═════ Task inputs ═════
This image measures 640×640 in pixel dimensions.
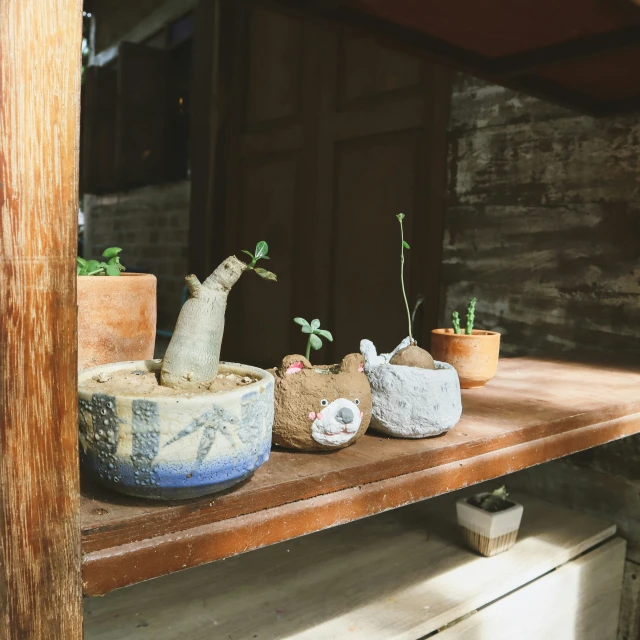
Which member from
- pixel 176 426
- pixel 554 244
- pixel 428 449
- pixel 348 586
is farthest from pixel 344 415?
pixel 554 244

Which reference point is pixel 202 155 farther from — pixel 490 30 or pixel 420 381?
pixel 420 381

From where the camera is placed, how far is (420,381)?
90cm

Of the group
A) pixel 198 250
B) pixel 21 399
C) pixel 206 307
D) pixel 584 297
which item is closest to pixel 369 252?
pixel 584 297

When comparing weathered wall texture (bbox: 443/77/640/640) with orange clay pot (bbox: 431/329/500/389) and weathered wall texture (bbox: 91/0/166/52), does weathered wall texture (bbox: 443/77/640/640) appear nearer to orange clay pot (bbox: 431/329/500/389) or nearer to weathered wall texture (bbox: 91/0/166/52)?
orange clay pot (bbox: 431/329/500/389)

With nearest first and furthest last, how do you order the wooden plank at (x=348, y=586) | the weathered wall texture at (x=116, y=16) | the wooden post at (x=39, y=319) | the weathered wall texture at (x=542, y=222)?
1. the wooden post at (x=39, y=319)
2. the wooden plank at (x=348, y=586)
3. the weathered wall texture at (x=542, y=222)
4. the weathered wall texture at (x=116, y=16)

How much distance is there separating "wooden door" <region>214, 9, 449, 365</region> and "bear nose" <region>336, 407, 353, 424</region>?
4.54 feet

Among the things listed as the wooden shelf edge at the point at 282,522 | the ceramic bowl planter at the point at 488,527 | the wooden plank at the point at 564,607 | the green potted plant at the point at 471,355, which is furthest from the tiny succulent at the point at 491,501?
the wooden shelf edge at the point at 282,522

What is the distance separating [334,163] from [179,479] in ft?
7.18

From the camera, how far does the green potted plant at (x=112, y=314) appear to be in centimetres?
85

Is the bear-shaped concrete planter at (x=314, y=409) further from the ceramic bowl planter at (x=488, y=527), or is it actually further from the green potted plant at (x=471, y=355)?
the ceramic bowl planter at (x=488, y=527)

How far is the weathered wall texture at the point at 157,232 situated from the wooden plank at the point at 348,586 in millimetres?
2238

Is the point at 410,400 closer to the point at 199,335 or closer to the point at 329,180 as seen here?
the point at 199,335

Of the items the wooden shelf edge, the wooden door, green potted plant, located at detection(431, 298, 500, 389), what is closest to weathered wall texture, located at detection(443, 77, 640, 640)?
the wooden door

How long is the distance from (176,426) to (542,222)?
1.52 meters
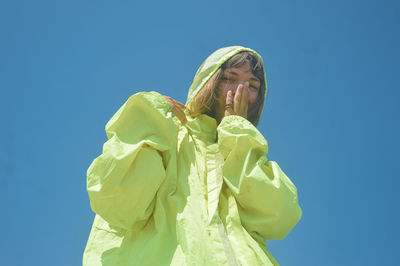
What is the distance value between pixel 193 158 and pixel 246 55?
1.18 m

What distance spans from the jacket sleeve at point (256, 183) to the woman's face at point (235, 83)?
46 cm

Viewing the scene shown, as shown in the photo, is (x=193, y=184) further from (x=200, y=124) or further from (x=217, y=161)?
(x=200, y=124)

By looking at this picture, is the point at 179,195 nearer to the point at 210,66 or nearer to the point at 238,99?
the point at 238,99

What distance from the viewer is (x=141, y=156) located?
2889mm

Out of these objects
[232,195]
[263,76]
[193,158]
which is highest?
[263,76]

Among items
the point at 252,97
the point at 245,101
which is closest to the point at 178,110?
the point at 245,101

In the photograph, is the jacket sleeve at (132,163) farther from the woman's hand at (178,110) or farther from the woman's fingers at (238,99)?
the woman's fingers at (238,99)

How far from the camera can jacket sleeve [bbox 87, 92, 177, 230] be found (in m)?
2.78

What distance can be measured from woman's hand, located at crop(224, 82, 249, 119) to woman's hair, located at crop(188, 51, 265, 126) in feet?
0.53

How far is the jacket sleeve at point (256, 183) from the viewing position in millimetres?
3068

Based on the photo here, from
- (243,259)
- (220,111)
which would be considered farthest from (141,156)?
(220,111)

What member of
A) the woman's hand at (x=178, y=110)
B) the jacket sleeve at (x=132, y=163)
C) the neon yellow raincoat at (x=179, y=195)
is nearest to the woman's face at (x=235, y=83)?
the woman's hand at (x=178, y=110)

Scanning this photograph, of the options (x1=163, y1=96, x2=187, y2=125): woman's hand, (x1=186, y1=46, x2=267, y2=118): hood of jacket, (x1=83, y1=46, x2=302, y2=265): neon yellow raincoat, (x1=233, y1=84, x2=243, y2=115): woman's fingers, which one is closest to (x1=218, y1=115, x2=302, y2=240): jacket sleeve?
(x1=83, y1=46, x2=302, y2=265): neon yellow raincoat

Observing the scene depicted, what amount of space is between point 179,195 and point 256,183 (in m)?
0.51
═════
--- The task ---
Copy out, character for character, the stretch of the records from the line containing "Scanning this photograph, of" through the end of the records.

--- Response to the task ---
Scanning this photograph, of the options (x1=163, y1=96, x2=187, y2=125): woman's hand, (x1=186, y1=46, x2=267, y2=118): hood of jacket, (x1=83, y1=46, x2=302, y2=265): neon yellow raincoat, (x1=233, y1=84, x2=243, y2=115): woman's fingers, which one is closest to (x1=218, y1=115, x2=302, y2=240): jacket sleeve?
(x1=83, y1=46, x2=302, y2=265): neon yellow raincoat

Observing the scene depicted, what amount of space is between point 179,195 and point 256,183 (in m)?
0.51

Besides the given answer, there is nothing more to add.